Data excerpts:
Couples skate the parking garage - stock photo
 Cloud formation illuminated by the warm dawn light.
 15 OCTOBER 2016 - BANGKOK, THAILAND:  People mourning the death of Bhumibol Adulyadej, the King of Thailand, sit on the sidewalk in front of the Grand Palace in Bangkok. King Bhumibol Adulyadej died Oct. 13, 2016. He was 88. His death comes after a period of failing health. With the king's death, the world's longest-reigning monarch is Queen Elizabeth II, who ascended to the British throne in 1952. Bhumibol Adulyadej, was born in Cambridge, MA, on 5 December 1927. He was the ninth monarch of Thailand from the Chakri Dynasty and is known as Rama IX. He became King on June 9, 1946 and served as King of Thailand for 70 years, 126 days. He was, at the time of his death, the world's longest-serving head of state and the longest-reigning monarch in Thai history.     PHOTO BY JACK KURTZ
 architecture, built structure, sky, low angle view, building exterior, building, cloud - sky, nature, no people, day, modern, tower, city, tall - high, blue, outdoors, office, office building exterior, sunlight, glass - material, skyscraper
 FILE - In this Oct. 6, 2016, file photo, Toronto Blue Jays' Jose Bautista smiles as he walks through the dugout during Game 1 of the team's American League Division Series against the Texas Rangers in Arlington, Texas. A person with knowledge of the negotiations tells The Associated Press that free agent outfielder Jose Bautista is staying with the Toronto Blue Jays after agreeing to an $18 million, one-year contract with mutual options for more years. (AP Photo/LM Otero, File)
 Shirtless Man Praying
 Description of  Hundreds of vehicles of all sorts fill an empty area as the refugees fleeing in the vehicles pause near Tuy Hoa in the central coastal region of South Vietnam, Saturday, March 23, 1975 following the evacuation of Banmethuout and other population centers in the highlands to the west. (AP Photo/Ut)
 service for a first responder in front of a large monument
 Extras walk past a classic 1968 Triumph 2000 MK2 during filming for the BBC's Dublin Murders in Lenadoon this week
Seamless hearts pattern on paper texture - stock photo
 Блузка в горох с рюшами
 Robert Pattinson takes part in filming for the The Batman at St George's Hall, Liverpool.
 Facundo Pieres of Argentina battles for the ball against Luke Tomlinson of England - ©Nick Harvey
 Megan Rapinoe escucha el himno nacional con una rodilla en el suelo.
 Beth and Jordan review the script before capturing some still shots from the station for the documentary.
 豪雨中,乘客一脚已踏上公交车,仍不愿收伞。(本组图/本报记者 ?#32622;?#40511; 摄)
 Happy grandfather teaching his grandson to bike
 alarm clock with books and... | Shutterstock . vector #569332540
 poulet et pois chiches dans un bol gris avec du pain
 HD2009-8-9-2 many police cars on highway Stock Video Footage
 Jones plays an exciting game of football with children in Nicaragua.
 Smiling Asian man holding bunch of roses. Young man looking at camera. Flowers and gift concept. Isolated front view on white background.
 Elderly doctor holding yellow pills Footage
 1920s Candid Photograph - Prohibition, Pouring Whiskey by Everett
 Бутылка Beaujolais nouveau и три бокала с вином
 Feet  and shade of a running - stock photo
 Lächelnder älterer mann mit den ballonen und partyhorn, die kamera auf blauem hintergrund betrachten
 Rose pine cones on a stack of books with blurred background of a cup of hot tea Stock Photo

▶ Instructions for the task: Print each entry above again, exactly as it was given.

▶ Answer for this exercise:
Couples skate the parking garage - stock photo
 Cloud formation illuminated by the warm dawn light.
 15 OCTOBER 2016 - BANGKOK, THAILAND:  People mourning the death of Bhumibol Adulyadej, the King of Thailand, sit on the sidewalk in front of the Grand Palace in Bangkok. King Bhumibol Adulyadej died Oct. 13, 2016. He was 88. His death comes after a period of failing health. With the king's death, the world's longest-reigning monarch is Queen Elizabeth II, who ascended to the British throne in 1952. Bhumibol Adulyadej, was born in Cambridge, MA, on 5 December 1927. He was the ninth monarch of Thailand from the Chakri Dynasty and is known as Rama IX. He became King on June 9, 1946 and served as King of Thailand for 70 years, 126 days. He was, at the time of his death, the world's longest-serving head of state and the longest-reigning monarch in Thai history.     PHOTO BY JACK KURTZ
 architecture, built structure, sky, low angle view, building exterior, building, cloud - sky, nature, no people, day, modern, tower, city, tall - high, blue, outdoors, office, office building exterior, sunlight, glass - material, skyscraper
 FILE - In this Oct. 6, 2016, file photo, Toronto Blue Jays' Jose Bautista smiles as he walks through the dugout during Game 1 of the team's American League Division Series against the Texas Rangers in Arlington, Texas. A person with knowledge of the negotiations tells The Associated Press that free agent outfielder Jose Bautista is staying with the Toronto Blue Jays after agreeing to an $18 million, one-year contract with mutual options for more years. (AP Photo/LM Otero, File)
 Shirtless Man Praying
 Description of  Hundreds of vehicles of all sorts fill an empty area as the refugees fleeing in the vehicles pause near Tuy Hoa in the central coastal region of South Vietnam, Saturday, March 23, 1975 following the evacuation of Banmethuout and other population centers in the highlands to the west. (AP Photo/Ut)
 service for a first responder in front of a large monument
 Extras walk past a classic 1968 Triumph 2000 MK2 during filming for the BBC's Dublin Murders in Lenadoon this week
Seamless hearts pattern on paper texture - stock photo
 Блузка в горох с рюшами
 Robert Pattinson takes part in filming for the The Batman at St George's Hall, Liverpool.
 Facundo Pieres of Argentina battles for the ball against Luke Tomlinson of England - ©Nick Harvey
 Megan Rapinoe escucha el himno nacional con una rodilla en el suelo.
 Beth and Jordan review the script before capturing some still shots from the station for the documentary.
 豪雨中,乘客一脚已踏上公交车,仍不愿收伞。(本组图/本报记者 ?#32622;?#40511; 摄)
 Happy grandfather teaching his grandson to bike
 alarm clock with books and... | Shutterstock . vector #569332540
 poulet et pois chiches dans un bol gris avec du pain
 HD2009-8-9-2 many police cars on highway Stock Video Footage
 Jones plays an exciting game of football with children in Nicaragua.
 Smiling Asian man holding bunch of roses. Young man looking at camera. Flowers and gift concept. Isolated front view on white background.
 Elderly doctor holding yellow pills Footage
 1920s Candid Photograph - Prohibition, Pouring Whiskey by Everett
 Бутылка Beaujolais nouveau и три бокала с вином
 Feet  and shade of a running - stock photo
 Lächelnder älterer mann mit den ballonen und partyhorn, die kamera auf blauem hintergrund betrachten
 Rose pine cones on a stack of books with blurred background of a cup of hot tea Stock Photo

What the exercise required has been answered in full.